Stated problem:
Quote the listing below verbatim, from the line containing "Turning to this image, in this photograph, of" through the line containing "2225 centimetres", including both of those lines.

━━━━━━━━

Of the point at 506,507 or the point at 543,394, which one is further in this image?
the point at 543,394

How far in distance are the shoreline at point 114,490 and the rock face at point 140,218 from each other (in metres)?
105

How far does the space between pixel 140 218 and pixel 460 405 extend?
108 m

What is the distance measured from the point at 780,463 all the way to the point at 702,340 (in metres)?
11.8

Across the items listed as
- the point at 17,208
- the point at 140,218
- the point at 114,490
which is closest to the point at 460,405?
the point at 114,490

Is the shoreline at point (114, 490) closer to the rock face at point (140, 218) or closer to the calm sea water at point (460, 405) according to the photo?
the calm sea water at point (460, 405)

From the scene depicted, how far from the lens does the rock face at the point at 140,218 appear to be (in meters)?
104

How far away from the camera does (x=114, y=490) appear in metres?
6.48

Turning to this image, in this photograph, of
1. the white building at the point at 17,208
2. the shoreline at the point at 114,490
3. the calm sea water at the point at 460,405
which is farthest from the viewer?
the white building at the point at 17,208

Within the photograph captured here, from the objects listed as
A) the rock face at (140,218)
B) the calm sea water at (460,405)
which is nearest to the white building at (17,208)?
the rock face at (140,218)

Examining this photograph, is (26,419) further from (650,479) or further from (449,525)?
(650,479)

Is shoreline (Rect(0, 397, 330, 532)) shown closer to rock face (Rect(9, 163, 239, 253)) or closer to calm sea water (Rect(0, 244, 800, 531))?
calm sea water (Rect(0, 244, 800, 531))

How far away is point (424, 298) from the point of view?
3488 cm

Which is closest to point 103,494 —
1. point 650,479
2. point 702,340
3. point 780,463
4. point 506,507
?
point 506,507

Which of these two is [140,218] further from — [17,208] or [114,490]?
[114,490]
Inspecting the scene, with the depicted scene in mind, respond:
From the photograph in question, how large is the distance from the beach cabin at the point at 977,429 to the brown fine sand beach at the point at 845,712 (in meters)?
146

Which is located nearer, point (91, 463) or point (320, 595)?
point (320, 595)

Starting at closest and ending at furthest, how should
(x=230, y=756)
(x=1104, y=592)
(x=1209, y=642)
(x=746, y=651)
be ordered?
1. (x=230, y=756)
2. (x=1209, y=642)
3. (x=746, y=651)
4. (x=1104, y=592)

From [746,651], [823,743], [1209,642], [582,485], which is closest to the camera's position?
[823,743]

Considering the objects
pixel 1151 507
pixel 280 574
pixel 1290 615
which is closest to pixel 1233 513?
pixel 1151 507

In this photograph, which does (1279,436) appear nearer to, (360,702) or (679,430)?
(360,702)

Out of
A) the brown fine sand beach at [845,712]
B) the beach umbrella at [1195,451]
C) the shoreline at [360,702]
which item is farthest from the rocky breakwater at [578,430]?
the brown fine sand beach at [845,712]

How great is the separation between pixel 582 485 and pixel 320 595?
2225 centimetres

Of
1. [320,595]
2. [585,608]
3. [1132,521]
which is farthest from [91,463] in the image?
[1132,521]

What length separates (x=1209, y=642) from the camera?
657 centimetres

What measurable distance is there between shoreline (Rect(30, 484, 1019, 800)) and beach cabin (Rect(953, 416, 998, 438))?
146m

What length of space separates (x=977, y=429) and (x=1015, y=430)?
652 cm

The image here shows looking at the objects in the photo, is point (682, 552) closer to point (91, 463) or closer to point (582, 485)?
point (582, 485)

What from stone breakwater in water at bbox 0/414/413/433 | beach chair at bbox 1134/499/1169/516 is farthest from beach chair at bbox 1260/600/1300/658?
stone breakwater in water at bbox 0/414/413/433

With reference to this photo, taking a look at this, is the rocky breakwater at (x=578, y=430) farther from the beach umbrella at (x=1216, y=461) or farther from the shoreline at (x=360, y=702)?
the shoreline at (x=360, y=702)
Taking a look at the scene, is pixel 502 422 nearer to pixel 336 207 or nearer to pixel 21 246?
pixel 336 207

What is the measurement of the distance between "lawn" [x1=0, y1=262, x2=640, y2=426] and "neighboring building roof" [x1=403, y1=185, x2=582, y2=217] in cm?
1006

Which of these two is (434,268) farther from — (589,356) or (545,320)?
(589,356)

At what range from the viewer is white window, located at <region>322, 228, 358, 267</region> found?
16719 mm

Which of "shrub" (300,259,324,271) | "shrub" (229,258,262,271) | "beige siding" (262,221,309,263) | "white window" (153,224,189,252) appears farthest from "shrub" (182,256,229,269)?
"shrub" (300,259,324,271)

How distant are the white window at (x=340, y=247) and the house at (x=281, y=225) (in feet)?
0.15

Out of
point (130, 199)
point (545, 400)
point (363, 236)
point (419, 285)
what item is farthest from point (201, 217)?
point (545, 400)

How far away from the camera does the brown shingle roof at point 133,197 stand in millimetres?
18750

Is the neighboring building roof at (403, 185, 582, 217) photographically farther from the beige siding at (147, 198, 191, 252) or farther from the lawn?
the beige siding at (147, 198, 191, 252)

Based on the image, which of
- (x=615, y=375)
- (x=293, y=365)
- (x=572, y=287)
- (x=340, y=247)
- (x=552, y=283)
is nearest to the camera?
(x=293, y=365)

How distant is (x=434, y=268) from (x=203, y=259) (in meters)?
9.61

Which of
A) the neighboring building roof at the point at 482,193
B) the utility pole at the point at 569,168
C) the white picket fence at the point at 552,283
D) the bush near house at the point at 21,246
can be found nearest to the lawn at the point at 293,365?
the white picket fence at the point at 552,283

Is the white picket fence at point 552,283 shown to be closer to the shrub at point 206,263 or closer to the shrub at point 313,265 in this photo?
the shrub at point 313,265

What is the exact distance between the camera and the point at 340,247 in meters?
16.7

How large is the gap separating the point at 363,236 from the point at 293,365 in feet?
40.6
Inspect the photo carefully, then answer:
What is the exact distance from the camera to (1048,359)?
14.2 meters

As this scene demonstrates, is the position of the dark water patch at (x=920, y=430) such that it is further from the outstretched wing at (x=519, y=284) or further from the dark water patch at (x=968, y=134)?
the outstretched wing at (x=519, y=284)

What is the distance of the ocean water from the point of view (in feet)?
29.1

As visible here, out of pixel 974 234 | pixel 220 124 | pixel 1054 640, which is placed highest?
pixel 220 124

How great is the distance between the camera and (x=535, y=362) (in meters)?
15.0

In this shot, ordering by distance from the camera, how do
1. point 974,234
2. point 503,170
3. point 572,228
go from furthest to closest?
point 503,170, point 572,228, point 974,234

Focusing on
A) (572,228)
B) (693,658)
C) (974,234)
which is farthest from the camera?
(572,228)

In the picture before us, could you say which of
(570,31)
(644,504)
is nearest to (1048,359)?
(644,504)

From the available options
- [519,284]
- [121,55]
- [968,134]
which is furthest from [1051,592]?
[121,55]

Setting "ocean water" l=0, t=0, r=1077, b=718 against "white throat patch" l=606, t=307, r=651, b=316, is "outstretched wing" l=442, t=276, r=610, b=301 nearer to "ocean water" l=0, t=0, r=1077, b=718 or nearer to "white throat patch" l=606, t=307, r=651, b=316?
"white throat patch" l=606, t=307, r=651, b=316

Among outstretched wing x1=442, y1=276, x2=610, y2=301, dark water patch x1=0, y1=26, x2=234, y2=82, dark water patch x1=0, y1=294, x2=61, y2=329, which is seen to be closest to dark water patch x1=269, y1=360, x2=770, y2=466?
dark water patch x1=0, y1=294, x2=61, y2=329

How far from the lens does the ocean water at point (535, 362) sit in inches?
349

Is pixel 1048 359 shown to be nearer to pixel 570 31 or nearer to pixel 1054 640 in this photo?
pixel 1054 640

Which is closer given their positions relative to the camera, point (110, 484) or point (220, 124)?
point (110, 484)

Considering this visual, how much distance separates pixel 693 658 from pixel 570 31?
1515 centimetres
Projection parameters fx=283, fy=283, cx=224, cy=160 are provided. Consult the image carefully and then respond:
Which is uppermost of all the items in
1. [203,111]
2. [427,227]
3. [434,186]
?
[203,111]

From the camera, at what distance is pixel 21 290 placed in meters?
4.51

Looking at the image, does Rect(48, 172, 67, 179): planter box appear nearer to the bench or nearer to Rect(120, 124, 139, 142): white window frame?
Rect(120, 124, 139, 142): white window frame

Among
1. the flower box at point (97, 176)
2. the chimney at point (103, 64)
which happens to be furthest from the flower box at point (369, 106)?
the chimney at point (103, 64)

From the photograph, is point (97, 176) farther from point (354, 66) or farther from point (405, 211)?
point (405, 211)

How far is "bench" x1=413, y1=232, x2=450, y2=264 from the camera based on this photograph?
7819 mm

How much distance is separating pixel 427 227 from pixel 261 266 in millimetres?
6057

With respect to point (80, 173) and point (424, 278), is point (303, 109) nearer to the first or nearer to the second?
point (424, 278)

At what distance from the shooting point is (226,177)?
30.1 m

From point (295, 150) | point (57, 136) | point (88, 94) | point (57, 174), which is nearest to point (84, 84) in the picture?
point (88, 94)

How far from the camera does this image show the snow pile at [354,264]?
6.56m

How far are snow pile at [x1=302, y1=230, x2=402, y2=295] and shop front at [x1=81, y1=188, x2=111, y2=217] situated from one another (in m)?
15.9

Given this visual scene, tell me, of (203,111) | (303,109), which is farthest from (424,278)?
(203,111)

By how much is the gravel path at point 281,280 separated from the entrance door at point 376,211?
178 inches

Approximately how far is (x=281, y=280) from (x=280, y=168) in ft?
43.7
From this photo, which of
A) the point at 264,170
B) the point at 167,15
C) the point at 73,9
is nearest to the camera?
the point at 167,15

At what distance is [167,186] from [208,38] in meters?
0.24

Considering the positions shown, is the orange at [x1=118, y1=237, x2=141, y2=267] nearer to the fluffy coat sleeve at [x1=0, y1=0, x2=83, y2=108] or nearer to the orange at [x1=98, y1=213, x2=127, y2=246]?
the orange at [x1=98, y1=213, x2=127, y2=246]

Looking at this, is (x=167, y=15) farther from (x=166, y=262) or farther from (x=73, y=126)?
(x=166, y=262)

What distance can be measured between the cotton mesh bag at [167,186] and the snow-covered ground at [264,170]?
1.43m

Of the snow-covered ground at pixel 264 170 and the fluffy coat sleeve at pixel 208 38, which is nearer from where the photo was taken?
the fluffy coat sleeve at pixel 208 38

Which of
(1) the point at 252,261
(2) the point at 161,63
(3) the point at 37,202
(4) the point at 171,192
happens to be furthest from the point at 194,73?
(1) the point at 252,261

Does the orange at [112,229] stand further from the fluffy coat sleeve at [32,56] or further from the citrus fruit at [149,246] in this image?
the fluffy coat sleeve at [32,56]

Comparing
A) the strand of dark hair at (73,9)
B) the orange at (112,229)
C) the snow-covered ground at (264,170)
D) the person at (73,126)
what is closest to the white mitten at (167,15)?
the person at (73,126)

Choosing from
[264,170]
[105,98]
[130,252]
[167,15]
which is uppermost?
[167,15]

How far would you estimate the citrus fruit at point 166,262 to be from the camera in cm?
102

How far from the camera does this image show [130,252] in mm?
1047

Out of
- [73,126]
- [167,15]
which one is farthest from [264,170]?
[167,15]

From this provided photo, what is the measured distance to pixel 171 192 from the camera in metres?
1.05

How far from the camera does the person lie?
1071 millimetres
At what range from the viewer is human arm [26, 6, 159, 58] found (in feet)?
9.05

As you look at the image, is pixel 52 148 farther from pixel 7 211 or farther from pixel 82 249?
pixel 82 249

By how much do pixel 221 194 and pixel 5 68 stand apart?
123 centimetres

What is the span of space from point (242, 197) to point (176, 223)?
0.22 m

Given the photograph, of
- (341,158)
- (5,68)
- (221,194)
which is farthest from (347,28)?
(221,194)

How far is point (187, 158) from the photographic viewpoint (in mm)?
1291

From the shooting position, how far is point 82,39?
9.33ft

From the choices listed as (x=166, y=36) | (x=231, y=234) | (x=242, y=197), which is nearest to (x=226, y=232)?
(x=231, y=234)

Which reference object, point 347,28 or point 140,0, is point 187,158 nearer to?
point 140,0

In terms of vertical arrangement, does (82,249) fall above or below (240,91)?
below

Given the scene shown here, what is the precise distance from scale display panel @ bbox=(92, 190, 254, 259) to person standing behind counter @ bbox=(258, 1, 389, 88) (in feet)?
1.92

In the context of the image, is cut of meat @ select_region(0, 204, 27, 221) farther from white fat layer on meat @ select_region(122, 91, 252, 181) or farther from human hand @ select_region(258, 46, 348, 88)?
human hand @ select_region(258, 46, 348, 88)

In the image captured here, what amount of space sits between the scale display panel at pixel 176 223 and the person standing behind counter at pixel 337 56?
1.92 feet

━━━━━━━━

Full solution:
Turning to this image, in this photograph, of
1. the white building at the point at 17,208
2. the shoreline at the point at 114,490
3. the calm sea water at the point at 460,405
which is farthest from the viewer?
the white building at the point at 17,208

Within the photograph captured here, from the objects listed as
A) the rock face at (140,218)
B) the calm sea water at (460,405)
which is nearest to the white building at (17,208)?
the rock face at (140,218)

Examining this photograph, is (26,419) further from (650,479) or further from (449,525)?
(650,479)

Is shoreline (Rect(0, 397, 330, 532)) shown closer to rock face (Rect(9, 163, 239, 253)) or closer to calm sea water (Rect(0, 244, 800, 531))?
calm sea water (Rect(0, 244, 800, 531))

How far away is point (424, 298) from the point of view?
3488 cm

Which is closest to point 103,494 —
1. point 650,479
2. point 702,340
3. point 780,463
4. point 506,507
?
point 506,507

Which of these two is [140,218] further from — [17,208] or [114,490]?
[114,490]
Inspecting the scene, with the depicted scene in mind, respond:
From the photograph in question, how large is the distance from the beach cabin at the point at 977,429 to the brown fine sand beach at the point at 845,712 (in meters)?
146

Which is located nearer, point (91, 463) or point (320, 595)?
point (320, 595)

Starting at closest and ending at furthest, how should
(x=230, y=756)
(x=1104, y=592)
(x=1209, y=642)
(x=746, y=651)
be ordered?
1. (x=230, y=756)
2. (x=1209, y=642)
3. (x=746, y=651)
4. (x=1104, y=592)

From [746,651], [823,743], [1209,642], [582,485], which is closest to the camera's position?
[823,743]

Considering the objects
pixel 1151 507
pixel 280 574
pixel 1290 615
which is closest to pixel 1233 513?
pixel 1151 507

In this photograph, which does (1279,436) appear nearer to, (360,702) or (679,430)?
(360,702)

Out of
A) the brown fine sand beach at [845,712]
B) the beach umbrella at [1195,451]
C) the shoreline at [360,702]
which item is farthest from the rocky breakwater at [578,430]?
the brown fine sand beach at [845,712]

How great is the separation between pixel 582 485 and pixel 320 595?
2225 centimetres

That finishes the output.